Book Review: Lands of Lost Borders
Lands of Lost Borders: A Journey on the Silk Road by Kate Harris
Dey Street Books, $24.99
Warning: serious fan-girling ahead.
The coolest thing about Kate Harris isn’t that she was at M.I.T. studying Mars in order to go to Mars. The coolest thing about her isn’t that she had the bravery to leave her impressive program at M.I.T. because she realized it wasn’t what she wanted. The coolest thing isn’t that she and her best friend biked the Silk Road.
The coolest thing is that she did all of that, and she’s written a book about it. LANDS OF LOST BORDERS seamlessly weaves natural history, history, geography, politics, and adventure, and that’s just a few of the broad strokes. Like Sebald’s The Rings of Saturn, Harris’s prose meanders with purpose. Any chapter covers a multitude of topics: the ever present Marco Polo (part of her inspiration for the ride), her own shifting borders of personal expectations, ecotourism, war, and, depending on which country they’re cycling through, any variety of local policemen questioning them as to why they would do this. This is just a very microscopic sampling of the topics she explores. And, like Sebald, you’ve ended up in an entirely different place from where you started and you have no idea how you got there but every step was marvelous and engaging and you can’t wait to see where she takes you next.
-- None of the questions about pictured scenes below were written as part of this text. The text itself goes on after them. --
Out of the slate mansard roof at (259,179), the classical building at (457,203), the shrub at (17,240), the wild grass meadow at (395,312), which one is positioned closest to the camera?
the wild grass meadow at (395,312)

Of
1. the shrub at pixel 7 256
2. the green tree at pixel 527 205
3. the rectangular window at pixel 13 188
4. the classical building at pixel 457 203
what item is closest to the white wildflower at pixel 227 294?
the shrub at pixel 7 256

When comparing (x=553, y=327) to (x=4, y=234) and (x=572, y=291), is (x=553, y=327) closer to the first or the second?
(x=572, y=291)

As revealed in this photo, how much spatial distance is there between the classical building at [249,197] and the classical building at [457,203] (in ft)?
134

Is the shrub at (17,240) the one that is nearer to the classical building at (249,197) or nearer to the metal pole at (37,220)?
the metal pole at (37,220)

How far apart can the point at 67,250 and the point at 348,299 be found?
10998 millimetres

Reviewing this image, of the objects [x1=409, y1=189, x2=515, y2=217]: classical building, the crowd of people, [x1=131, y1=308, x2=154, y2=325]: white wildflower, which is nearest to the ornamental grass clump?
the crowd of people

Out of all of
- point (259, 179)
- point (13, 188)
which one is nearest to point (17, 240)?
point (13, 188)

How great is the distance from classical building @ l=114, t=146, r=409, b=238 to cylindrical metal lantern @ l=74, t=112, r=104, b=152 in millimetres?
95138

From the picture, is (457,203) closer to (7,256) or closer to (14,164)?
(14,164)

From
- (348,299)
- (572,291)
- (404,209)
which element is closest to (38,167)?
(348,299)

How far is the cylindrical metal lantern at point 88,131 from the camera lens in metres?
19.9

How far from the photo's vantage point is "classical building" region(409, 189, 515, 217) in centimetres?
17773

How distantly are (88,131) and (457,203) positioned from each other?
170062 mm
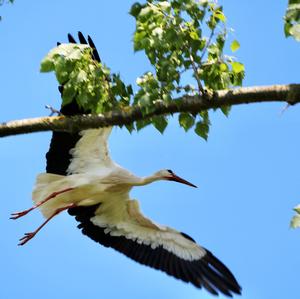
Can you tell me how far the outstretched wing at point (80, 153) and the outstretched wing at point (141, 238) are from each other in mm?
674

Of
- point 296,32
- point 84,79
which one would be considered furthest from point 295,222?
point 84,79

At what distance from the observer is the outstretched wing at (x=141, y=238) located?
30.5 feet

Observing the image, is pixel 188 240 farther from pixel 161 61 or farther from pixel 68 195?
pixel 161 61

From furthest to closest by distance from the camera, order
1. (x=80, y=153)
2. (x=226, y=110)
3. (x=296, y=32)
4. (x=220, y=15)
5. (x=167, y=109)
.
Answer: (x=80, y=153), (x=226, y=110), (x=167, y=109), (x=220, y=15), (x=296, y=32)

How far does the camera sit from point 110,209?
967 centimetres

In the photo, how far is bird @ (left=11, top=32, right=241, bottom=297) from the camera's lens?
8891mm

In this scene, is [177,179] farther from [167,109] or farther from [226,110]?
[167,109]

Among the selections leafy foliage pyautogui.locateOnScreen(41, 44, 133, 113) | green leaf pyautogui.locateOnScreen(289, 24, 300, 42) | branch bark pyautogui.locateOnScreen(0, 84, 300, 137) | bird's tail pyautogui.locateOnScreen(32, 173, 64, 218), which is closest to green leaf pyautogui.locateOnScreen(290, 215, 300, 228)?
green leaf pyautogui.locateOnScreen(289, 24, 300, 42)

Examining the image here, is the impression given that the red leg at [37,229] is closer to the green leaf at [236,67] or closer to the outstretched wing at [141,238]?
the outstretched wing at [141,238]

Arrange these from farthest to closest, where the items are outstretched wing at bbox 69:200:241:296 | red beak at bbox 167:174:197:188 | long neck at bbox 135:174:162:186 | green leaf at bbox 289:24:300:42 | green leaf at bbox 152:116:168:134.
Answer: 1. red beak at bbox 167:174:197:188
2. outstretched wing at bbox 69:200:241:296
3. long neck at bbox 135:174:162:186
4. green leaf at bbox 152:116:168:134
5. green leaf at bbox 289:24:300:42

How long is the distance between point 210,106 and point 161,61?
0.57 metres

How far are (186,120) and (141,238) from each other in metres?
4.21

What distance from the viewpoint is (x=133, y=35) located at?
5.33 m

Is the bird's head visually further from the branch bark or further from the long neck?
the branch bark
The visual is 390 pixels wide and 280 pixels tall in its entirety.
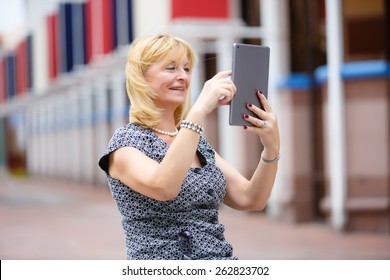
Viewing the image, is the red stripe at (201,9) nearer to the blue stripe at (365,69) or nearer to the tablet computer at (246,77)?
the blue stripe at (365,69)

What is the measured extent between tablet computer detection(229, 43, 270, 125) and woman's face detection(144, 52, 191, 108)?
0.48 feet

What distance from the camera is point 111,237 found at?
9953 millimetres

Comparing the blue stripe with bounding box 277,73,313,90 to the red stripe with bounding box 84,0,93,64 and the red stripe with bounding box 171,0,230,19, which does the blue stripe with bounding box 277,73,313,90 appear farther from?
the red stripe with bounding box 84,0,93,64

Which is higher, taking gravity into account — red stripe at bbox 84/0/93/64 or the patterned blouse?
the patterned blouse

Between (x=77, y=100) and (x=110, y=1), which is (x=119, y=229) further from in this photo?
(x=77, y=100)

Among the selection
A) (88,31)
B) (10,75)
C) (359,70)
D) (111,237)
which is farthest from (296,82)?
(10,75)

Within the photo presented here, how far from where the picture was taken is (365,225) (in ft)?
30.4

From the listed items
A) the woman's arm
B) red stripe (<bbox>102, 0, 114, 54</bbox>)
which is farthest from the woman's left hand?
red stripe (<bbox>102, 0, 114, 54</bbox>)

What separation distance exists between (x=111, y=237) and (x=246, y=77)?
786cm

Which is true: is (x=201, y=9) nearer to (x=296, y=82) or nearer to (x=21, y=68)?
(x=296, y=82)

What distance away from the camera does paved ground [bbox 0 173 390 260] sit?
314 inches

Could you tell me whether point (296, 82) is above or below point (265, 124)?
below
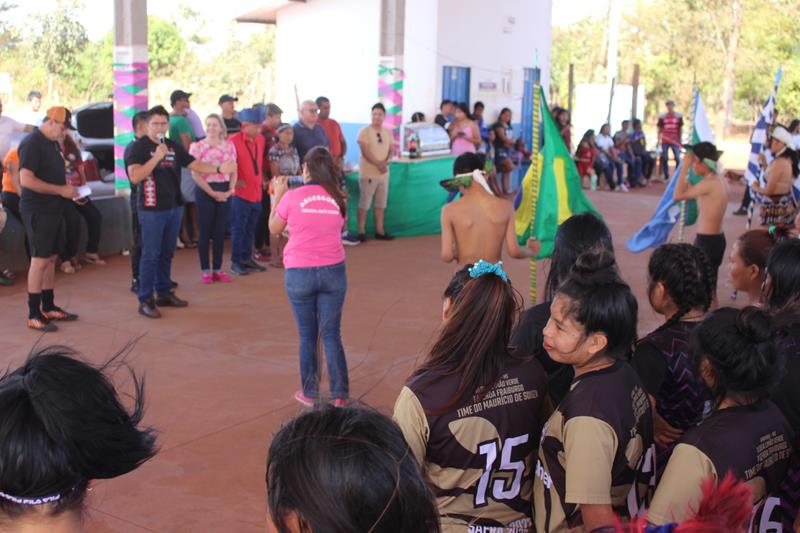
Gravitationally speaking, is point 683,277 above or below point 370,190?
above

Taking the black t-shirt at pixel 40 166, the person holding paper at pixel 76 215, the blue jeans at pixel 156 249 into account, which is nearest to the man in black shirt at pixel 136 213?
the blue jeans at pixel 156 249

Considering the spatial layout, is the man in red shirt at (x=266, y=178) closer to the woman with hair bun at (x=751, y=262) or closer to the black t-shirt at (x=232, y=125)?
the black t-shirt at (x=232, y=125)

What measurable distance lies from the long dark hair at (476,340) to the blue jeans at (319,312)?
2819 mm

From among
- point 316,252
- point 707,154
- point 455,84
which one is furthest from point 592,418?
point 455,84

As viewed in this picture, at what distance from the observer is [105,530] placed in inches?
163

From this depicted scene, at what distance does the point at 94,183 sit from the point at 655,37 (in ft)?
118

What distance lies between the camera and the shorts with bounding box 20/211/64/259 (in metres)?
7.24

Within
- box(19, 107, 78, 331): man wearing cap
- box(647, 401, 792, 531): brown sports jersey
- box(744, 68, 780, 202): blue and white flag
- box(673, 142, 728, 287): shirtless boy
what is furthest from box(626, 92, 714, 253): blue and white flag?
box(647, 401, 792, 531): brown sports jersey

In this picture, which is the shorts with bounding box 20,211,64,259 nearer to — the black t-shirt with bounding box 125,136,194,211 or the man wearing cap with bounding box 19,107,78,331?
the man wearing cap with bounding box 19,107,78,331

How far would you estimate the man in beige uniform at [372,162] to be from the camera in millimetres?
12242

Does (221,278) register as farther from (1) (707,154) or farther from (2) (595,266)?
(2) (595,266)

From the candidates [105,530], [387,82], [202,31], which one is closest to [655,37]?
[202,31]

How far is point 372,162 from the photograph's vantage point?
12312mm

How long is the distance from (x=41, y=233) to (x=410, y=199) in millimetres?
6959
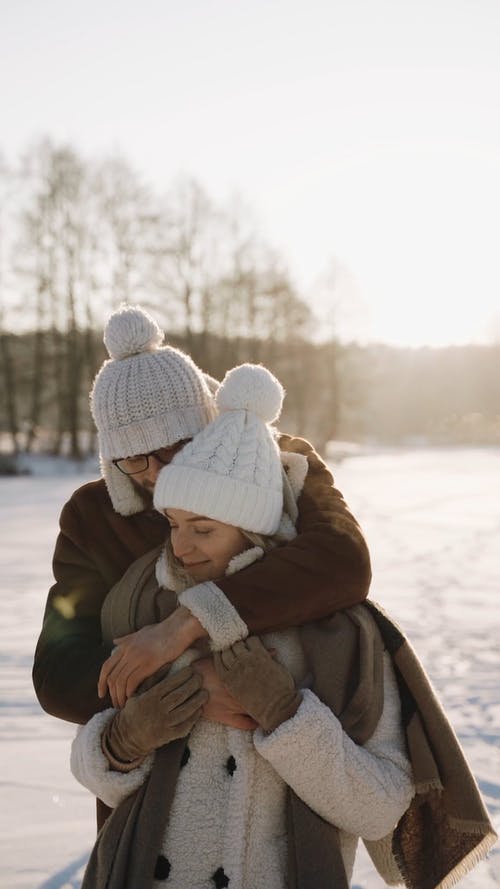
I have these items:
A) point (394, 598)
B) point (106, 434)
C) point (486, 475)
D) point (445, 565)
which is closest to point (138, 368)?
point (106, 434)

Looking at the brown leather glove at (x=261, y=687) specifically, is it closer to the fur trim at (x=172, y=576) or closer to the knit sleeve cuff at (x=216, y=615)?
the knit sleeve cuff at (x=216, y=615)

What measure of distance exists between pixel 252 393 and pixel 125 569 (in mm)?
562

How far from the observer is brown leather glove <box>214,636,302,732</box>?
1.51 m

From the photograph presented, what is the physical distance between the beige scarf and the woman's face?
105 millimetres

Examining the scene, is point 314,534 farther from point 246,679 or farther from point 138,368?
point 138,368

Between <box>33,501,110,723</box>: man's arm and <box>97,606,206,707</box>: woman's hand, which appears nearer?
<box>97,606,206,707</box>: woman's hand

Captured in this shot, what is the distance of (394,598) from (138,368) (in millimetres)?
5779

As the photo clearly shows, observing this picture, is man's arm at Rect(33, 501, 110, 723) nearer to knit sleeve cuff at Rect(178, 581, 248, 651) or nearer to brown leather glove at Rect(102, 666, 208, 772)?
brown leather glove at Rect(102, 666, 208, 772)

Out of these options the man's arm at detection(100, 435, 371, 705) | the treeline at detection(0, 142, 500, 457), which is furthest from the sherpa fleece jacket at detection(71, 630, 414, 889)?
the treeline at detection(0, 142, 500, 457)

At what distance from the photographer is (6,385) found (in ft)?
96.5

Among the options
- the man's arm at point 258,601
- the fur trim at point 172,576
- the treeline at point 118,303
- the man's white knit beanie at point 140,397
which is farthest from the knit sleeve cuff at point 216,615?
the treeline at point 118,303

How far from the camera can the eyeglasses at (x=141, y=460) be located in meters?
2.01

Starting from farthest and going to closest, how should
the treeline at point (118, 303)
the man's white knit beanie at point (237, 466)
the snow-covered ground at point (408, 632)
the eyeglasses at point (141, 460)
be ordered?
1. the treeline at point (118, 303)
2. the snow-covered ground at point (408, 632)
3. the eyeglasses at point (141, 460)
4. the man's white knit beanie at point (237, 466)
This works because, of course, the meandering is intentional and is extremely well plotted, and it is Harris’s skill as a writer that make those connecting points so invisible.
Fans of W.G. Sebold, Rachel Cusk, Robert Macfarlane, and Cheryl Strayed are going to love Kate Harris. Part nature, part travelogue, part adventure, and part history, LANDS OF LOST BORDERS is brilliantly woven together with Kate Harris’s expertly rendered prose.
Intern Brontë gives LANDS OF LOST BORDERS four out of four paws (plus a tail wag).